Disks may be rated to 250 IOps – but that doesn’t mean that latency won’t be affected well before that level.  As the disks approach 100% busy, latency of each request increases. (Which makes sense – the only way to keep a disk busy is to have work queued up waiting for it – which of course will increase the response time for those requests.)

Having a plot of how that latency increases with workload in your environment is a good thing to have.

A quick example of how to follow this through:

Check if latency is really an issue (often people blame storage performance when that is not the issue.)

In this case, this volume is clearly experiencing periods of slow performance.

The next step in real troubleshooting here would be to verify whether the disks are balanced or if the aggregate needs a reallocate. Assuming the disks are balanced, that means you can use any disk in the aggregate (except the parity disks) as representative.

Looking at a disk in this aggregate, we see a disk that is busy – but not 100% busy:

We can also see the number of operations per second tracking the disk busy-ness:

So eyeballing the above graphs, you can see that the disk busy-ness tracks latency – but it would be nice to get a clearer view of that.

So this is something LogicMonitor cannot do directly (yet) – but it can get help you get there.  You need to create a dashboard custom graph showing both total latency for a volume and the disk operations for a non-parity disk on the same aggregate, defined like this:

Then you end up with a graph like this:

To convert this into a scatter plot, click the magnifying glass to view the SmartGraph, then download the data (via the handy Download button) in csv form.

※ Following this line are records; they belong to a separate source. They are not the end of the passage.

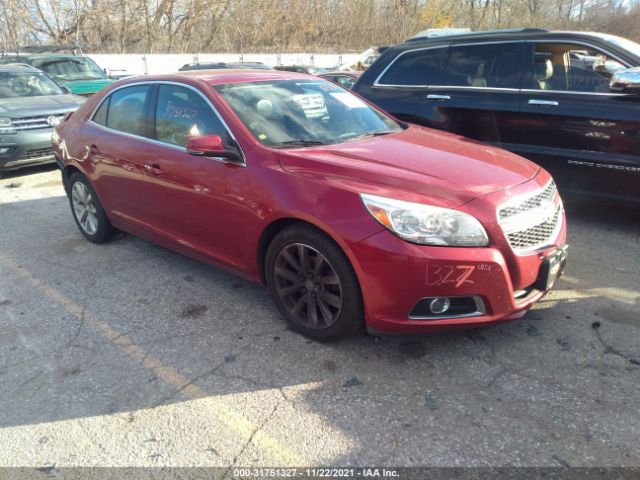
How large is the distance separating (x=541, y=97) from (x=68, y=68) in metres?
12.1

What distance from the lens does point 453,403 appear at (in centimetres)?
269

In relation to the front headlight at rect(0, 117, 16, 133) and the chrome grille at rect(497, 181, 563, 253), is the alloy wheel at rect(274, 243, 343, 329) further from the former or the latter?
the front headlight at rect(0, 117, 16, 133)

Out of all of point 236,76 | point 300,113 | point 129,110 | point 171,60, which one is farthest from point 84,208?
point 171,60

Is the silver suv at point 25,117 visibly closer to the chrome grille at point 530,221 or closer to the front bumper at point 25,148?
the front bumper at point 25,148

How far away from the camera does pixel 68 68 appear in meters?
13.3

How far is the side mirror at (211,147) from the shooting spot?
3.37 meters

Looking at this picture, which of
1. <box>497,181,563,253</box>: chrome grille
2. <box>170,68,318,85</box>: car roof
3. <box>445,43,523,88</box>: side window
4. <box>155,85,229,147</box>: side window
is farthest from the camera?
<box>445,43,523,88</box>: side window

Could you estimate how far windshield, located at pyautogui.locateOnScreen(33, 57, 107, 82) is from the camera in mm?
13062

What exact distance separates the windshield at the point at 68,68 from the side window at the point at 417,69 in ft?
32.6

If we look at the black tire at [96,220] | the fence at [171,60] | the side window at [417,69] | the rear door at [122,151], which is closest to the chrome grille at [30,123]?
the black tire at [96,220]

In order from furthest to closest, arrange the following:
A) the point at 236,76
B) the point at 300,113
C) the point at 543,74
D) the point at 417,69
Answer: the point at 417,69, the point at 543,74, the point at 236,76, the point at 300,113

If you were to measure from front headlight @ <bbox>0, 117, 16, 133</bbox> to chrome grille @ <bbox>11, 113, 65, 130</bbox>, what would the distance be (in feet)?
0.17

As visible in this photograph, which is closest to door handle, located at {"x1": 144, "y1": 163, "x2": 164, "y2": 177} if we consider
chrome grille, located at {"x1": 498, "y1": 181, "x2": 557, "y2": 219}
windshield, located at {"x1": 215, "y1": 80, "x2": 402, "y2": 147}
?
windshield, located at {"x1": 215, "y1": 80, "x2": 402, "y2": 147}

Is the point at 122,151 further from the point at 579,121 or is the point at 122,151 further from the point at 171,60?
the point at 171,60
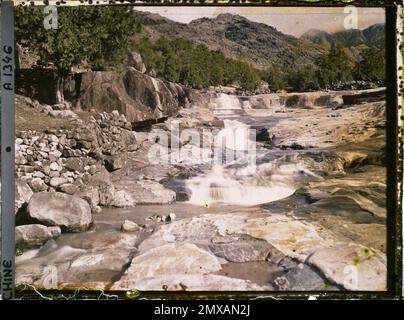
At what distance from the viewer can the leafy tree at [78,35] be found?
3.88m

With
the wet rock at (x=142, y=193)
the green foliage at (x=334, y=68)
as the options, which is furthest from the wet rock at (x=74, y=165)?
the green foliage at (x=334, y=68)

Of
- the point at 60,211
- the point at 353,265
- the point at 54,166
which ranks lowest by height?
the point at 353,265

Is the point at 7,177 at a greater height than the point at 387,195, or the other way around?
the point at 7,177

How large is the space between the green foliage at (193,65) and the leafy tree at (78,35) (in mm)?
212

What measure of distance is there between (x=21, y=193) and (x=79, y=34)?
1.45 metres

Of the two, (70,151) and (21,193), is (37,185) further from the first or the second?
(70,151)

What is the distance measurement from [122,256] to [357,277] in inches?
79.0

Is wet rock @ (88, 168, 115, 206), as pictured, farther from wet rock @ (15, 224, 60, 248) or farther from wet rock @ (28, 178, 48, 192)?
wet rock @ (15, 224, 60, 248)

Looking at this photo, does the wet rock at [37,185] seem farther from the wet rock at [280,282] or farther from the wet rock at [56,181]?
the wet rock at [280,282]

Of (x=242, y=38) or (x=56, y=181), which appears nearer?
(x=56, y=181)

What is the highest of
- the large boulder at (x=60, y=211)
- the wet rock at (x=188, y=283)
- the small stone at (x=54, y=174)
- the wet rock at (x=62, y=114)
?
the wet rock at (x=62, y=114)

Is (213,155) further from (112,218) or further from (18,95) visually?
(18,95)

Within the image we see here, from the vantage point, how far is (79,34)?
394cm

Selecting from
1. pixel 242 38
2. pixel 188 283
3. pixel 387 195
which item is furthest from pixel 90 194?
pixel 387 195
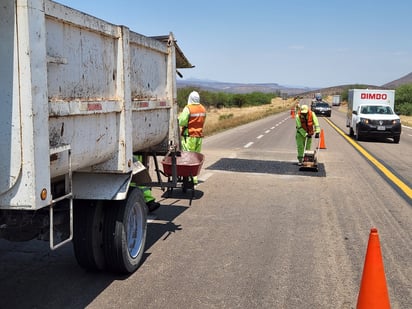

Open the data in Excel or OpenOffice; sort by IOps; add a chart of type Scatterplot using the two columns IOps and Latency as the data range; first row is label but first column is NOT a label; give it some axis titles, and you should end with a nice plot like the below:

So you can see that on this NetApp, with this workload, performance is good until around 100 IOps per second, at which time latency becomes much more variable.  So if performance is critical, keep each spindle less than 50% busy.  Note that this performance profile is specific to the workload – ratio of reads to write; size of transfers, etc.

So what if you’ve done the analysis, and you’re seeing disk utilization in the range of IOps that adversely impacts latency? Well, if you are running VMware or other virtualization systems with their storage on your NetApps – make sure you have aligned the VM’s guest filesystem to NetApp’s expected 4K blocks.

Otherwise, you need to move your workload around – transfer volumes to other aggregates or filers; or add more physical disks to your aggregate. But having the data to back up your decisions is always a good thing.